Task to complete: Set down the records exactly as they stand, except for any pictures, which you should omit.

Exercise inputs:
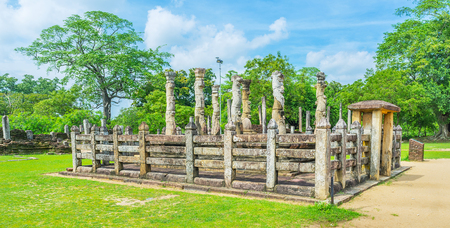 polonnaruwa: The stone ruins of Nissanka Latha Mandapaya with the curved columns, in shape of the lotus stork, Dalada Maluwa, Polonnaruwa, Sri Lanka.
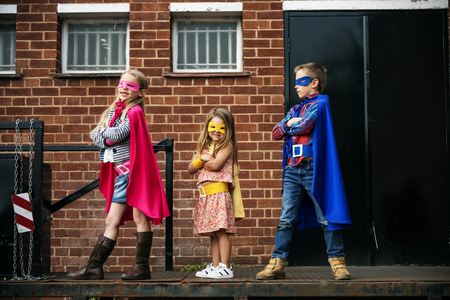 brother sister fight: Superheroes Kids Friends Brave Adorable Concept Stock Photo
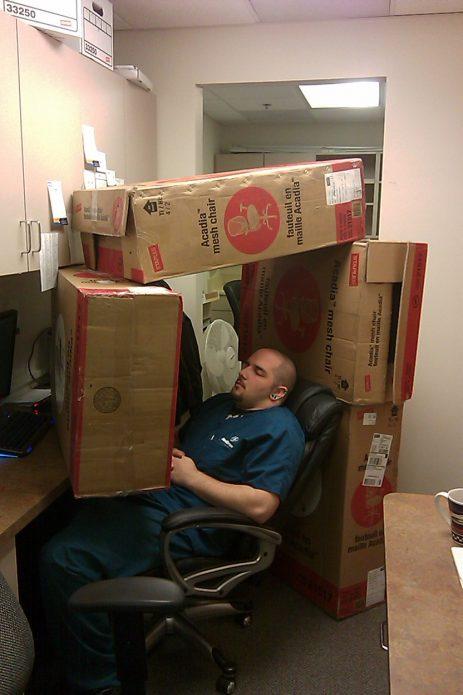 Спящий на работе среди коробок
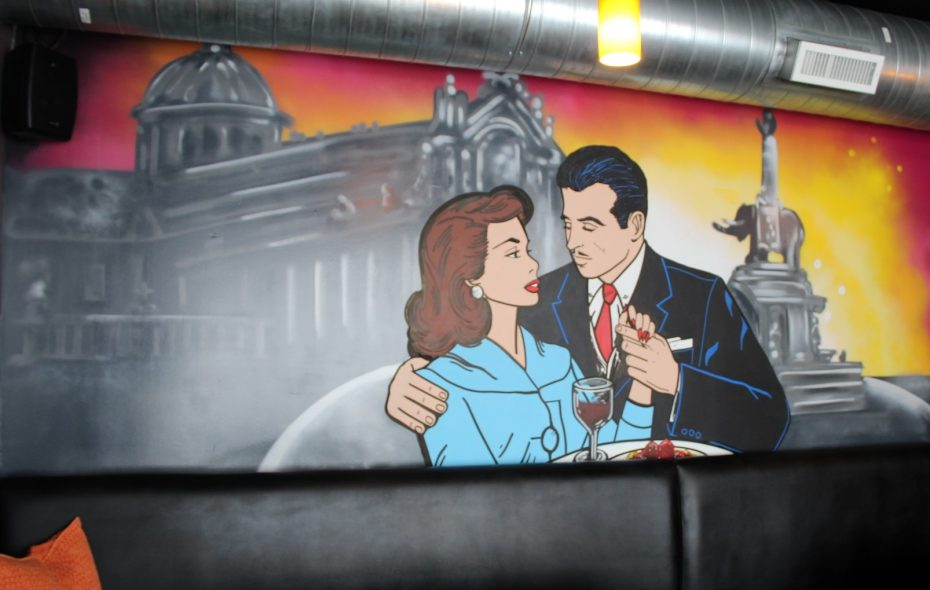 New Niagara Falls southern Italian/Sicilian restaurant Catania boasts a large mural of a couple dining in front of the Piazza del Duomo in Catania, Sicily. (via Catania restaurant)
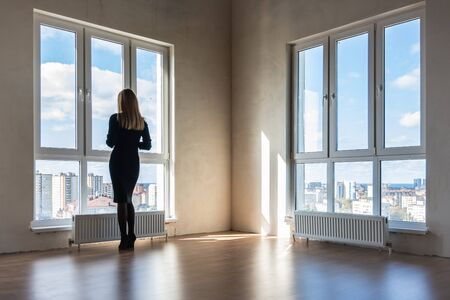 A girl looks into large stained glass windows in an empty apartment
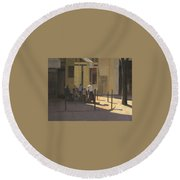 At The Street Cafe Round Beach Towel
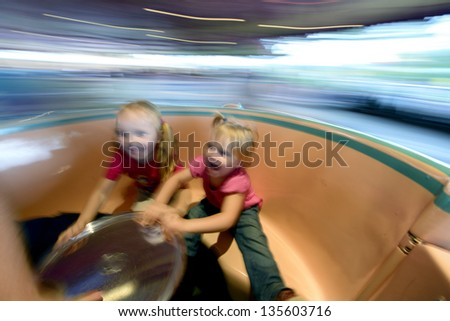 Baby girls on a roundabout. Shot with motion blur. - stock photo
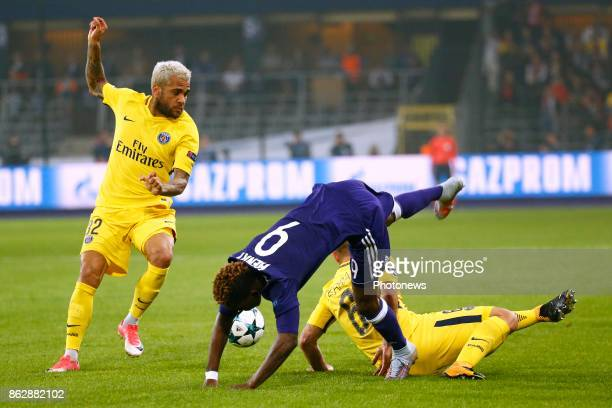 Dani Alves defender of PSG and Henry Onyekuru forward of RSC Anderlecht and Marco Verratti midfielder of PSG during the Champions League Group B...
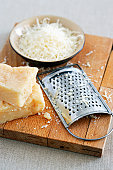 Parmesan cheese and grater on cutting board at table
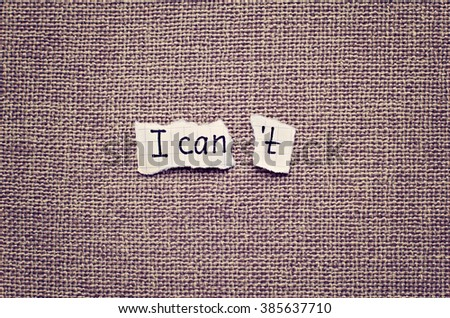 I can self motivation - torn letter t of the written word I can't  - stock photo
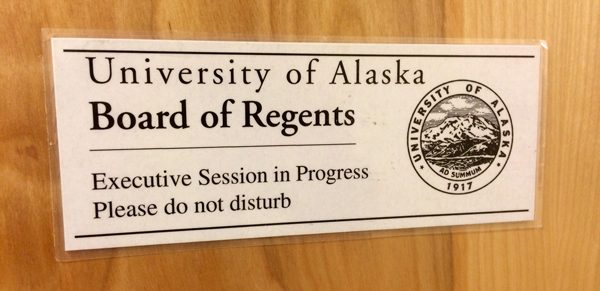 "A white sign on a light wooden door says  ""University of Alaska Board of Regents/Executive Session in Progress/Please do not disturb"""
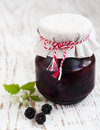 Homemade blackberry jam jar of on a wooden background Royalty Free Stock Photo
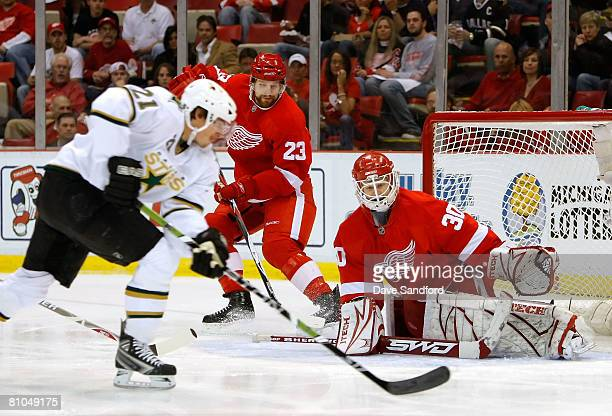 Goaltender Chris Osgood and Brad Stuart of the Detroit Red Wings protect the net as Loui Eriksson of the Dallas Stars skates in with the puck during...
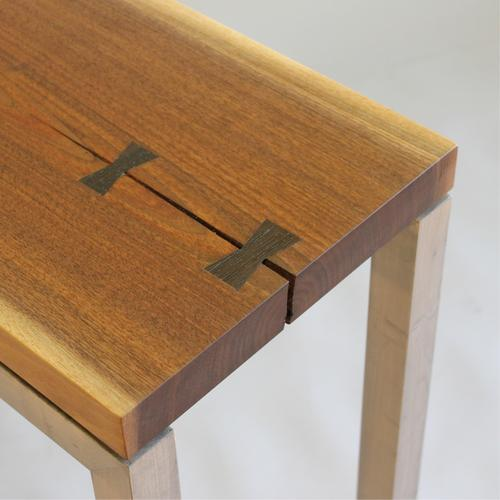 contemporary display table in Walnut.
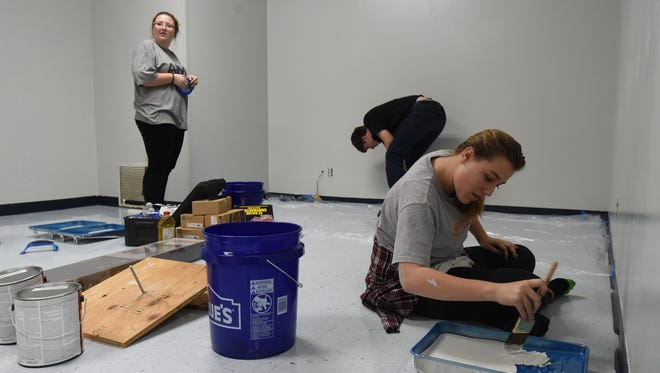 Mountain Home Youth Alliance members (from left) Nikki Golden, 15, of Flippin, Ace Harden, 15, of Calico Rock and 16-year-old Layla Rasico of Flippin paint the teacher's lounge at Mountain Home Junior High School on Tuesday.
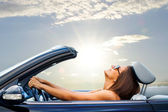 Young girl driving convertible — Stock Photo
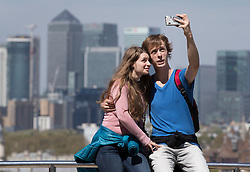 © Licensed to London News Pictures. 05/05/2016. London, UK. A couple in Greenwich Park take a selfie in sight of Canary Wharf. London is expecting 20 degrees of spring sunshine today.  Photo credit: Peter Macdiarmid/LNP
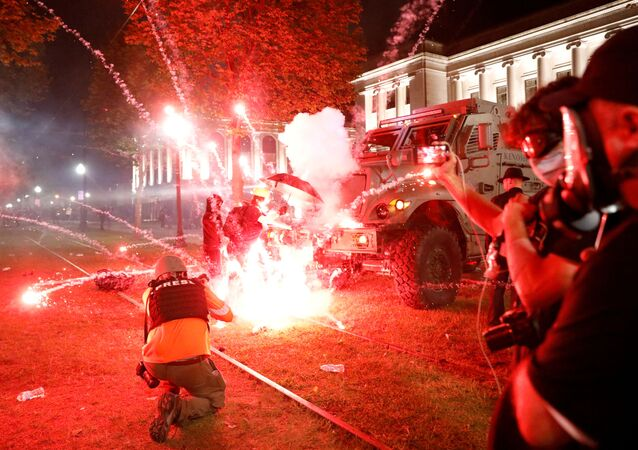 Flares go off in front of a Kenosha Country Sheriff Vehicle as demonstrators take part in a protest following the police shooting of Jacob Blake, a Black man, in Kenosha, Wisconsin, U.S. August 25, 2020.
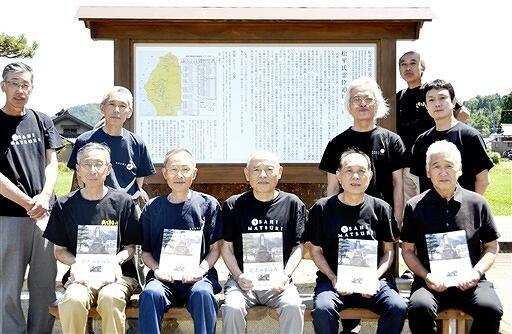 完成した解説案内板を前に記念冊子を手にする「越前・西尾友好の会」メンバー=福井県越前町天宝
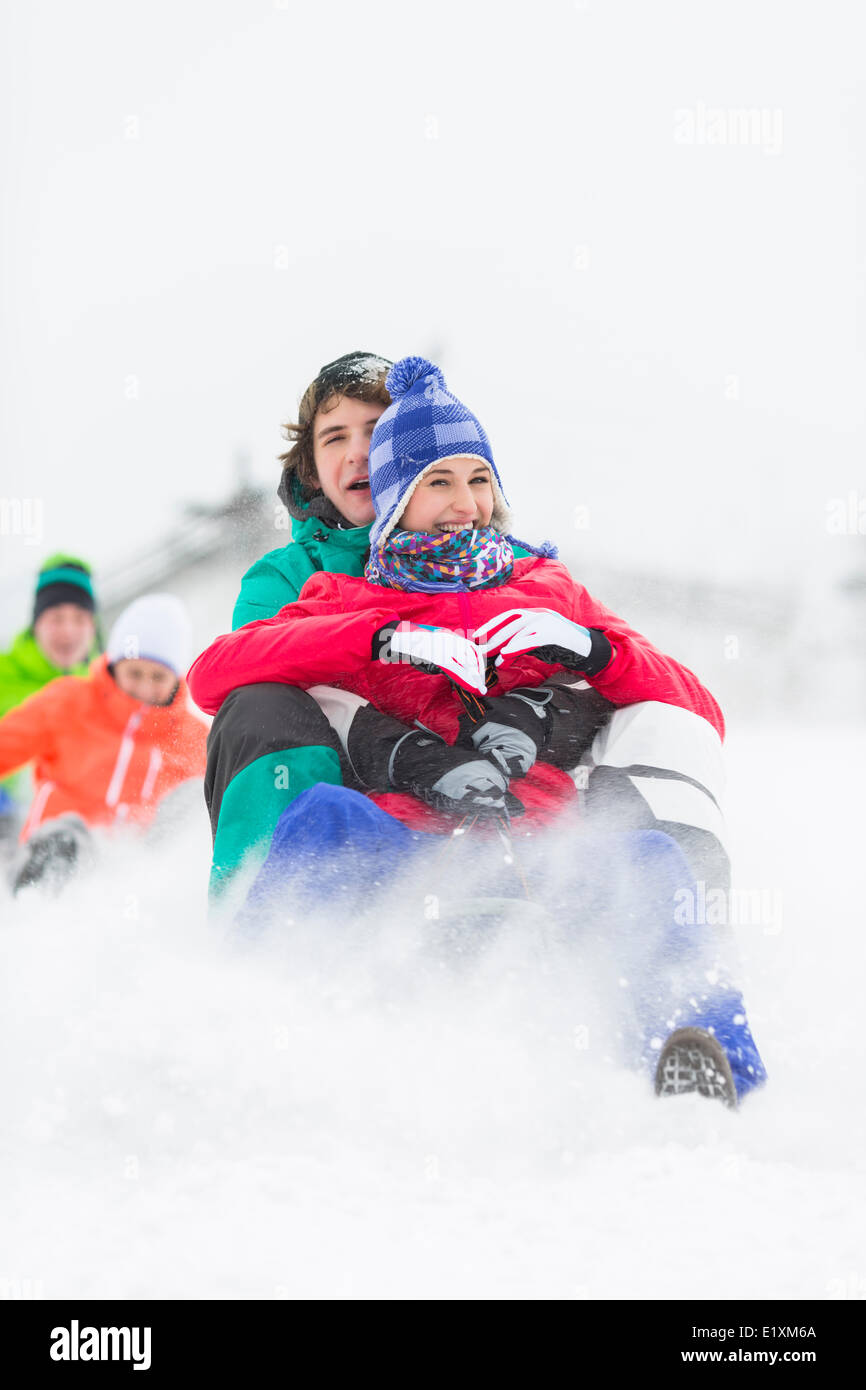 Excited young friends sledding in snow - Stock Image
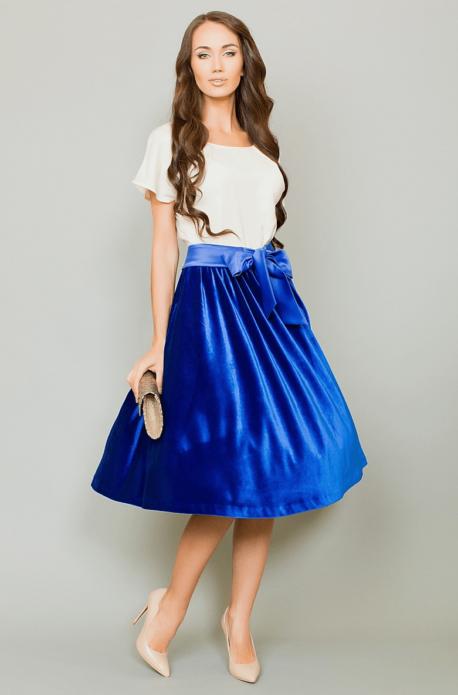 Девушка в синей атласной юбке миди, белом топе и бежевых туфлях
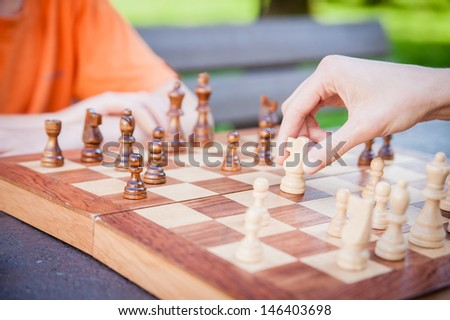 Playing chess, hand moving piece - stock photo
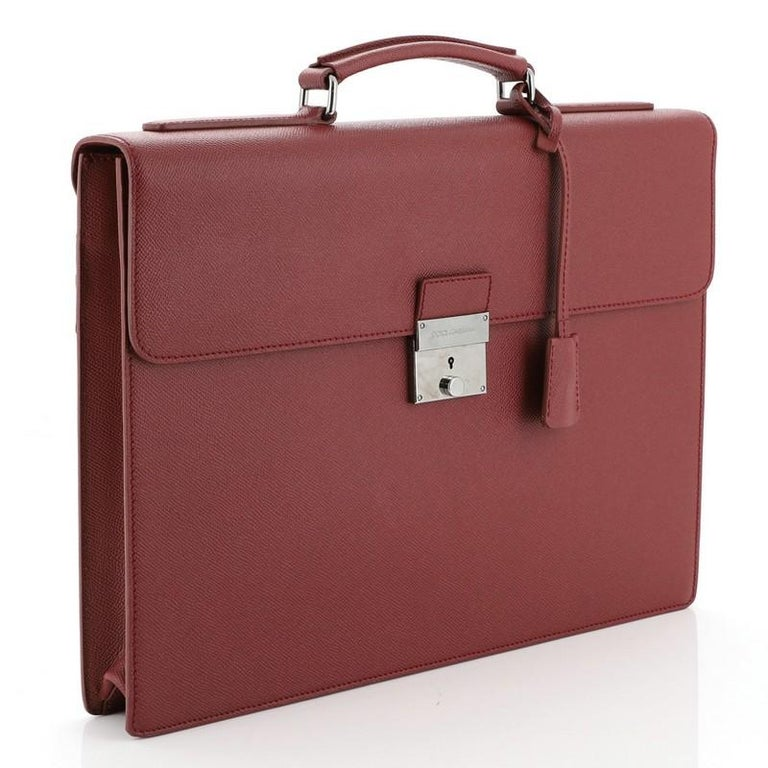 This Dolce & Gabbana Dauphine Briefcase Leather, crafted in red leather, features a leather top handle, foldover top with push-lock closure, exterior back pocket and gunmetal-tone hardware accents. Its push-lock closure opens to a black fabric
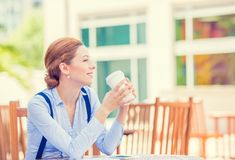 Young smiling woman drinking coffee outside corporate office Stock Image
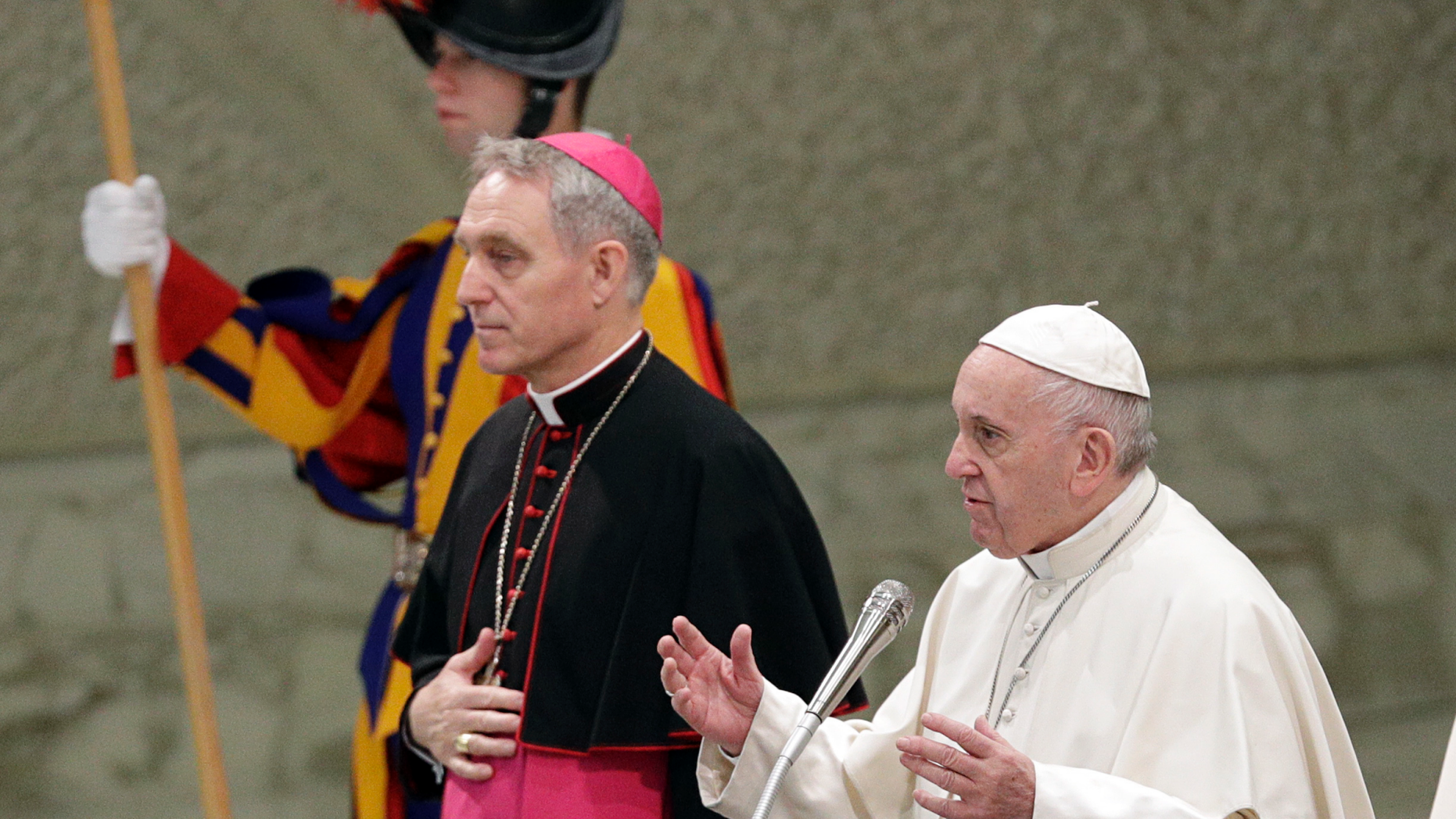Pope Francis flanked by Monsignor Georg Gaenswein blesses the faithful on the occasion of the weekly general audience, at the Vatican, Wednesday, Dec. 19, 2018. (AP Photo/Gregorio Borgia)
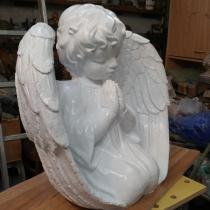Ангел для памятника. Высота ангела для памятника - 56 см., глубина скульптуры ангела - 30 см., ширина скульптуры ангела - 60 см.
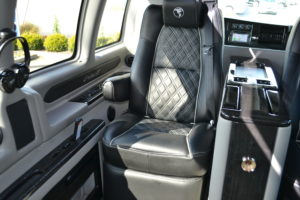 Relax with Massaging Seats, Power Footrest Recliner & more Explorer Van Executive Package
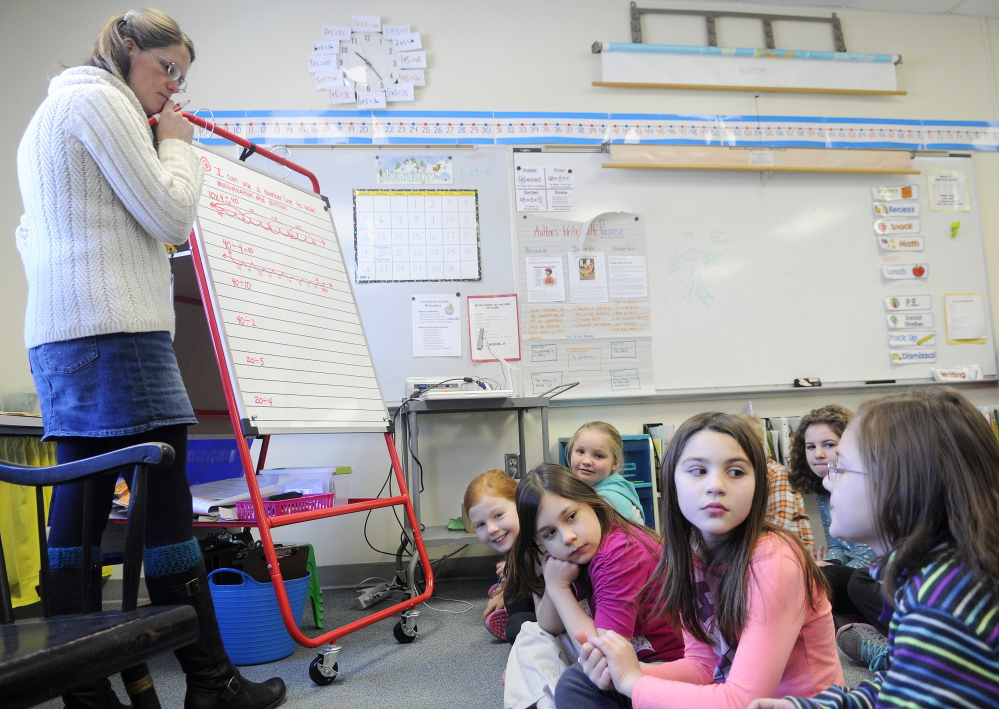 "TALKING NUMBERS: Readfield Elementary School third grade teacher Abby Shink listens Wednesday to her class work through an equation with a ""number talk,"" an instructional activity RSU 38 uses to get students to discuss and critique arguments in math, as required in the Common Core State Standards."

Answer to the problem:
 polonnaruwa: The stone ruins of Nissanka Latha Mandapaya with the curved columns, in shape of the lotus stork, Dalada Maluwa, Polonnaruwa, Sri Lanka.
 brother sister fight: Superheroes Kids Friends Brave Adorable Concept Stock Photo
 Спящий на работе среди коробок
 New Niagara Falls southern Italian/Sicilian restaurant Catania boasts a large mural of a couple dining in front of the Piazza del Duomo in Catania, Sicily. (via Catania restaurant)
 A girl looks into large stained glass windows in an empty apartment
 At The Street Cafe Round Beach Towel
 Baby girls on a roundabout. Shot with motion blur. - stock photo
 Dani Alves defender of PSG and Henry Onyekuru forward of RSC Anderlecht and Marco Verratti midfielder of PSG during the Champions League Group B...
 Parmesan cheese and grater on cutting board at table
 I can self motivation - torn letter t of the written word I can't  - stock photo
 "A white sign on a light wooden door says  ""University of Alaska Board of Regents/Executive Session in Progress/Please do not disturb"""
 Homemade blackberry jam jar of on a wooden background Royalty Free Stock Photo
 Goaltender Chris Osgood and Brad Stuart of the Detroit Red Wings protect the net as Loui Eriksson of the Dallas Stars skates in with the puck during...
 contemporary display table in Walnut.
 Mountain Home Youth Alliance members (from left) Nikki Golden, 15, of Flippin, Ace Harden, 15, of Calico Rock and 16-year-old Layla Rasico of Flippin paint the teacher's lounge at Mountain Home Junior High School on Tuesday.
 Young girl driving convertible — Stock Photo
 © Licensed to London News Pictures. 05/05/2016. London, UK. A couple in Greenwich Park take a selfie in sight of Canary Wharf. London is expecting 20 degrees of spring sunshine today.  Photo credit: Peter Macdiarmid/LNP
 Flares go off in front of a Kenosha Country Sheriff Vehicle as demonstrators take part in a protest following the police shooting of Jacob Blake, a Black man, in Kenosha, Wisconsin, U.S. August 25, 2020.
 完成した解説案内板を前に記念冊子を手にする「越前・西尾友好の会」メンバー=福井県越前町天宝
 Excited young friends sledding in snow - Stock Image
 Девушка в синей атласной юбке миди, белом топе и бежевых туфлях
 Playing chess, hand moving piece - stock photo
 This Dolce & Gabbana Dauphine Briefcase Leather, crafted in red leather, features a leather top handle, foldover top with push-lock closure, exterior back pocket and gunmetal-tone hardware accents. Its push-lock closure opens to a black fabric
 Young smiling woman drinking coffee outside corporate office Stock Image
Pope Francis flanked by Monsignor Georg Gaenswein blesses the faithful on the occasion of the weekly general audience, at the Vatican, Wednesday, Dec. 19, 2018. (AP Photo/Gregorio Borgia)
Ангел для памятника. Высота ангела для памятника - 56 см., глубина скульптуры ангела - 30 см., ширина скульптуры ангела - 60 см.
 Relax with Massaging Seats, Power Footrest Recliner & more Explorer Van Executive Package
 "TALKING NUMBERS: Readfield Elementary School third grade teacher Abby Shink listens Wednesday to her class work through an equation with a ""number talk,"" an instructional activity RSU 38 uses to get students to discuss and critique arguments in math, as required in the Common Core State Standards."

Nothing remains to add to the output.